*Task statement*. Render the lines from the one containing "How great a" through the one containing "380 centimetres" as a Markdown table with the columns Row and Line. Number each row, and leave out any blank lines.

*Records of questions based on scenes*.
|---|

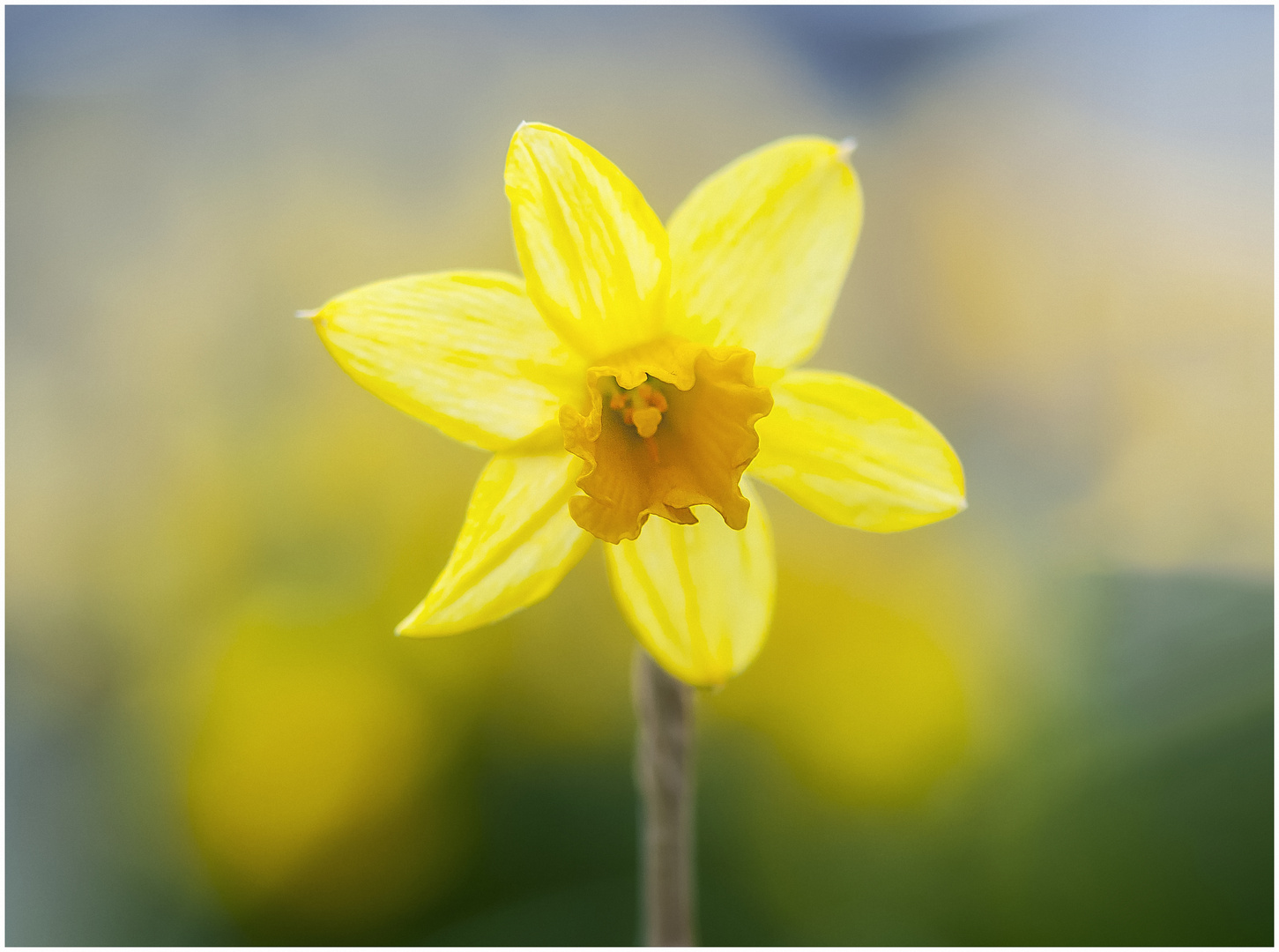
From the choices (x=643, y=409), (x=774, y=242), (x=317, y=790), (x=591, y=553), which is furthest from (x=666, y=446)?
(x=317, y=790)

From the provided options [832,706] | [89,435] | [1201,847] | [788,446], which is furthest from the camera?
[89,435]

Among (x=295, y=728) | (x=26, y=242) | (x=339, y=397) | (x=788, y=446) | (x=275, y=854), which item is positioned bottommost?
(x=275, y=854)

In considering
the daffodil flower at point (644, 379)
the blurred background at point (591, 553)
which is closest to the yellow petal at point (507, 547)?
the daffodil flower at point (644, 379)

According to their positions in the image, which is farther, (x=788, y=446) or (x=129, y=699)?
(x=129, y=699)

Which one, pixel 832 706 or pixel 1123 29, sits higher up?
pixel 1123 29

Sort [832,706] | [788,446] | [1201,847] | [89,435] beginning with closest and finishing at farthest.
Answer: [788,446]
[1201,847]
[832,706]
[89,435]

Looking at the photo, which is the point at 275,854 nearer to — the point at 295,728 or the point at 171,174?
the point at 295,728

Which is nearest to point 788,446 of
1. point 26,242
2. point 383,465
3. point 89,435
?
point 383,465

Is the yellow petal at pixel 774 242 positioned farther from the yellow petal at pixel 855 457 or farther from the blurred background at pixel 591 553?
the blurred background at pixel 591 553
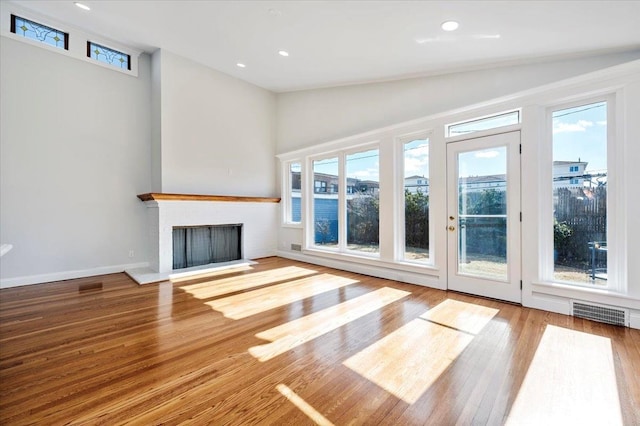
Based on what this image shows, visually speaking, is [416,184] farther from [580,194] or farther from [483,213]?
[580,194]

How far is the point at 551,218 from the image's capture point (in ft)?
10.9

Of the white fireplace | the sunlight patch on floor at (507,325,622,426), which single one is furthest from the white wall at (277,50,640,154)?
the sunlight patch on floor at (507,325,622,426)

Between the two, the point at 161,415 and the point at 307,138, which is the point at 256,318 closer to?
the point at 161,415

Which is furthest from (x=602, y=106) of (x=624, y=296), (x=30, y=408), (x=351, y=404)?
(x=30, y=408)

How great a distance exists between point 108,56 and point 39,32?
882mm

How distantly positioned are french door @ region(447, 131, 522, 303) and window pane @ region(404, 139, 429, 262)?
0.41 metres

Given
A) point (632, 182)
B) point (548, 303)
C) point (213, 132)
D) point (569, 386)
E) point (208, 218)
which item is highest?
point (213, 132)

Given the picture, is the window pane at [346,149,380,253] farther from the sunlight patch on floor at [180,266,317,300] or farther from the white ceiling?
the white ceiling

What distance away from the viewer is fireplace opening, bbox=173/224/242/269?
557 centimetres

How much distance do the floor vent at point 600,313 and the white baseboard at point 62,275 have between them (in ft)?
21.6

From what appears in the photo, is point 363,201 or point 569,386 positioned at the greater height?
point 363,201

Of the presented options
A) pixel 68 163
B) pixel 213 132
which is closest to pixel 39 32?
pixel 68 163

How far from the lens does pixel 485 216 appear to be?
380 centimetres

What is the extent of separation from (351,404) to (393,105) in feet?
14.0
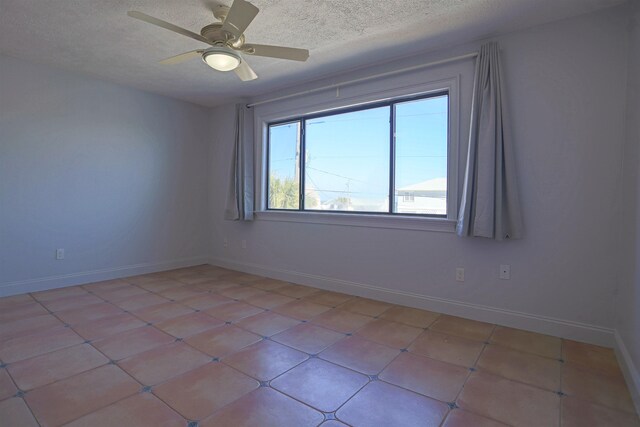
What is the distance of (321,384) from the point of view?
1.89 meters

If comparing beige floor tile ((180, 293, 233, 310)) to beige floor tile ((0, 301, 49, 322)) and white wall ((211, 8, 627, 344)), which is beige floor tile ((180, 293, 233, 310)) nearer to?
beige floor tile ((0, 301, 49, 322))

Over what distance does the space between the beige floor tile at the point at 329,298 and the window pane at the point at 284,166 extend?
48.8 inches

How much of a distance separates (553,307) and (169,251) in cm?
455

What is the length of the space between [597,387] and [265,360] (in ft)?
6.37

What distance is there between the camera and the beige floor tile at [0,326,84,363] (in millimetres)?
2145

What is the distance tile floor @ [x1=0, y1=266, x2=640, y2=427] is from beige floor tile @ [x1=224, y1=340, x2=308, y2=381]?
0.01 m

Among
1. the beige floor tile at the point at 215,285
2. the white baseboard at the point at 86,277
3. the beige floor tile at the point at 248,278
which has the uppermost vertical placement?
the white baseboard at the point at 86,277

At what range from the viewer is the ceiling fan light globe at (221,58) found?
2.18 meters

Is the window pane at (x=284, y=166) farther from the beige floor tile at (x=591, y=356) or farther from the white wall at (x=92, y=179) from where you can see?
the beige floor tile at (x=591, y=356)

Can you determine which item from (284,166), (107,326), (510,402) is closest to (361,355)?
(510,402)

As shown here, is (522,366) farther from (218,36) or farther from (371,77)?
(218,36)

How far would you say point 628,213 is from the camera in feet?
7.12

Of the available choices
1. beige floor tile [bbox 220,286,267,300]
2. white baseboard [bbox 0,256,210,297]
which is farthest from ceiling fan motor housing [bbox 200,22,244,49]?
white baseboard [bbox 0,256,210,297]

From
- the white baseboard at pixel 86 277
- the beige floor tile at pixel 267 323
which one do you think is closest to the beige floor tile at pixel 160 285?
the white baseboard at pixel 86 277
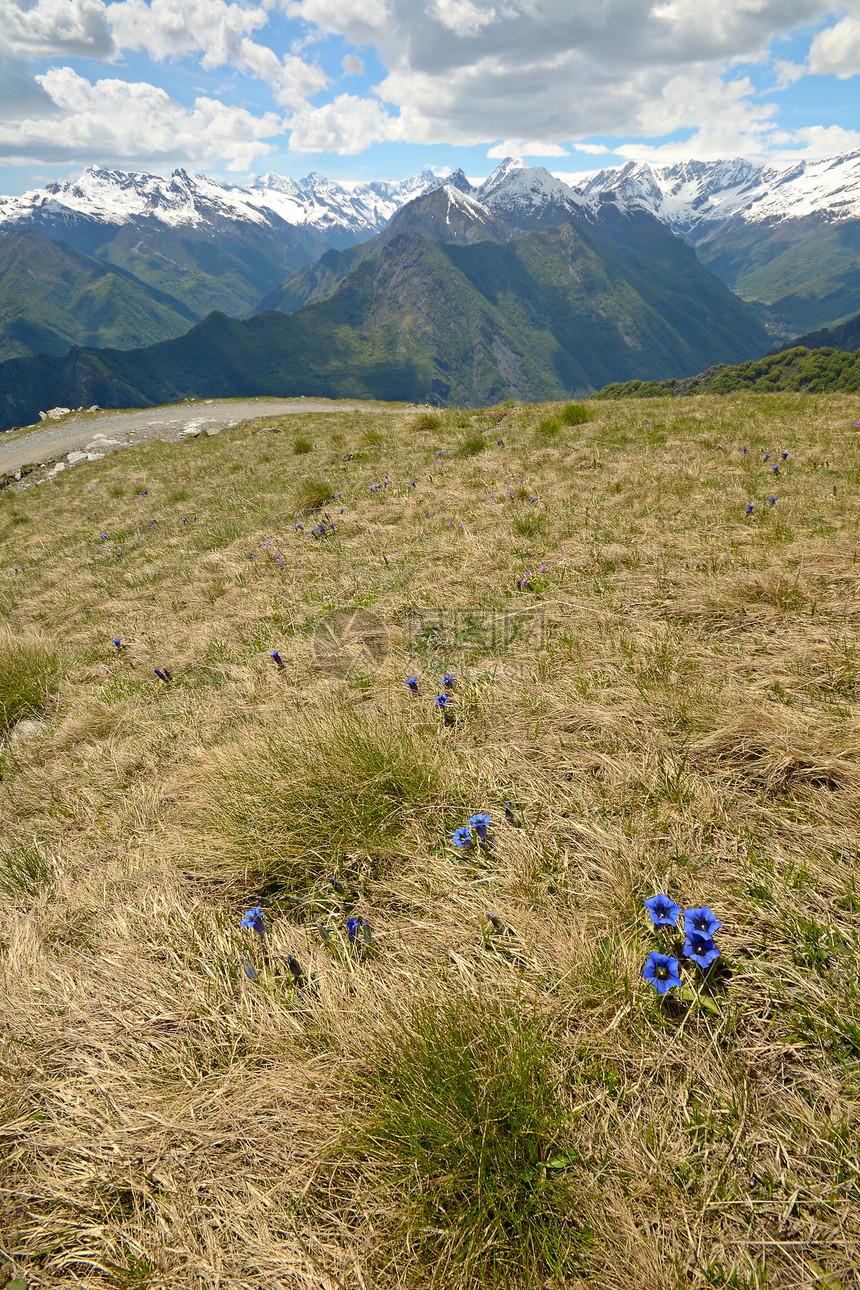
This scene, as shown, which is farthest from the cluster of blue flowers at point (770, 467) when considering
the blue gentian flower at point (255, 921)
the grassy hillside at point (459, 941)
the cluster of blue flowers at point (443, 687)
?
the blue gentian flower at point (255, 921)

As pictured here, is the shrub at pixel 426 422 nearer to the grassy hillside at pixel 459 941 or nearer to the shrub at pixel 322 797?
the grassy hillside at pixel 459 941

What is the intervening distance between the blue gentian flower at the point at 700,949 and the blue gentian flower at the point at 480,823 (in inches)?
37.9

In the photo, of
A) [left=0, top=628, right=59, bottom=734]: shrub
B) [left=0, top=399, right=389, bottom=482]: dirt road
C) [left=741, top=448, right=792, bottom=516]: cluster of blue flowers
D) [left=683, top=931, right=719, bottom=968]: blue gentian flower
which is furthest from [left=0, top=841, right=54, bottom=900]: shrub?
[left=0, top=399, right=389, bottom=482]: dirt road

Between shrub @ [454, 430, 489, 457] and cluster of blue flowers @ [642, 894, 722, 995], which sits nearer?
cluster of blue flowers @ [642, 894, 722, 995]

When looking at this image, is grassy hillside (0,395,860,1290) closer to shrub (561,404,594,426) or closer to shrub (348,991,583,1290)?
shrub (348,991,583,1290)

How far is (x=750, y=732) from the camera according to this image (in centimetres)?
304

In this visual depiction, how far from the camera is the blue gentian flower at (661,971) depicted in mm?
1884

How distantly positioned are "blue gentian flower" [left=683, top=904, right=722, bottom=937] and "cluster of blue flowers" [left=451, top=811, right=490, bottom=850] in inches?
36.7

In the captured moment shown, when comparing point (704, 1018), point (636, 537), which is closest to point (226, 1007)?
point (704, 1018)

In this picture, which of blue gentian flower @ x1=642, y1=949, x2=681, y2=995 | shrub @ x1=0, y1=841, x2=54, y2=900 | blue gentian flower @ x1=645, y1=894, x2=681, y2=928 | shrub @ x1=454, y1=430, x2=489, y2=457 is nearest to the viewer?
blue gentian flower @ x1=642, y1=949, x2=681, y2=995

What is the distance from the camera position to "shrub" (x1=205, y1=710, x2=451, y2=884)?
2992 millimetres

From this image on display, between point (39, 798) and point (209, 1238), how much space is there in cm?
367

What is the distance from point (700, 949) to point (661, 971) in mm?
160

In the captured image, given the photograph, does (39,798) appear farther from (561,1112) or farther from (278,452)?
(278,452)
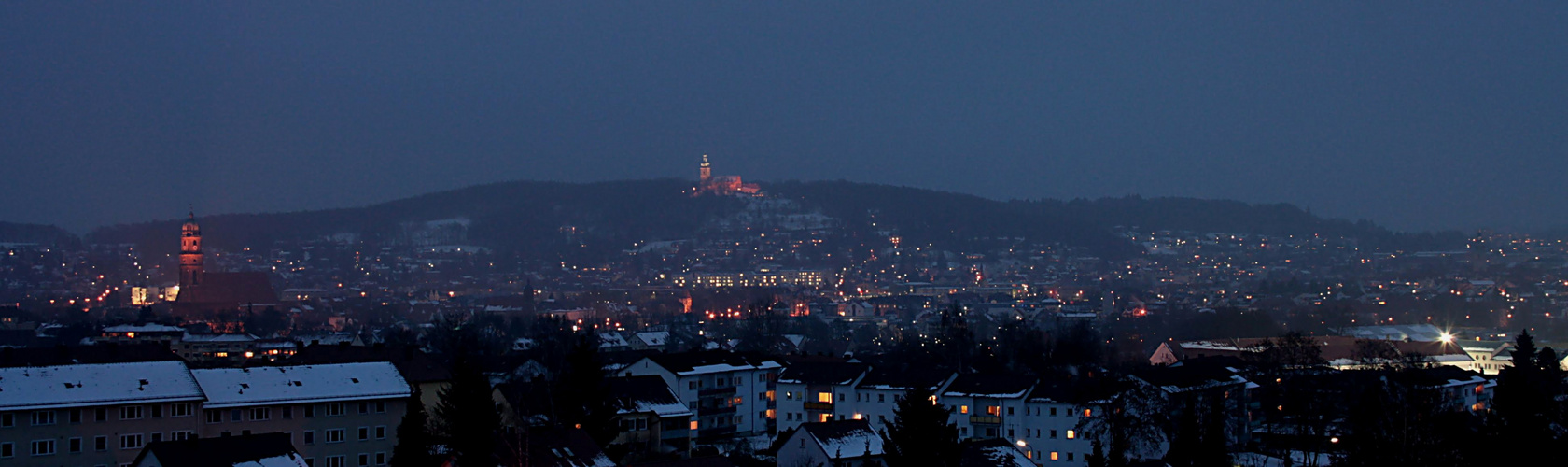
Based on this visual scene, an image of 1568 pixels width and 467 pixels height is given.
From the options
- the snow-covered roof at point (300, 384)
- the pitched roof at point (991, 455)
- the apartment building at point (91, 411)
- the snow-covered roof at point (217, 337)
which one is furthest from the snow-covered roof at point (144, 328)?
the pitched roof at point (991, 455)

|---|

*The solution*.
| Row | Line |
|---|---|
| 1 | How great a distance exists between point 108,56 and point 39,32? |
| 2 | 882mm |
| 3 | How distantly positioned are french door @ region(447, 131, 522, 303) and window pane @ region(404, 139, 429, 262)? |
| 4 | 0.41 metres |
| 5 | Given |
| 6 | A) point (632, 182) |
| 7 | B) point (548, 303) |
| 8 | C) point (213, 132) |
| 9 | D) point (569, 386) |
| 10 | E) point (208, 218) |
| 11 | which item is highest? |
| 12 | point (213, 132) |
| 13 | Given the picture, is the window pane at [346,149,380,253] farther from the sunlight patch on floor at [180,266,317,300] or farther from the white ceiling? |
| 14 | the white ceiling |
| 15 | What distance away from the viewer is fireplace opening, bbox=173/224/242/269? |
| 16 | 557 centimetres |
| 17 | How much distance do the floor vent at point 600,313 and the white baseboard at point 62,275 have between them (in ft)? |
| 18 | 21.6 |
| 19 | From what appears in the photo, is point 363,201 or point 569,386 positioned at the greater height? |
| 20 | point 363,201 |
| 21 | Of the presented options |
| 22 | A) pixel 68 163 |
| 23 | B) pixel 213 132 |
| 24 | which is closest to pixel 39 32? |
| 25 | pixel 68 163 |
| 26 | How far from the lens does pixel 485 216 appear to be? |
| 27 | 380 centimetres |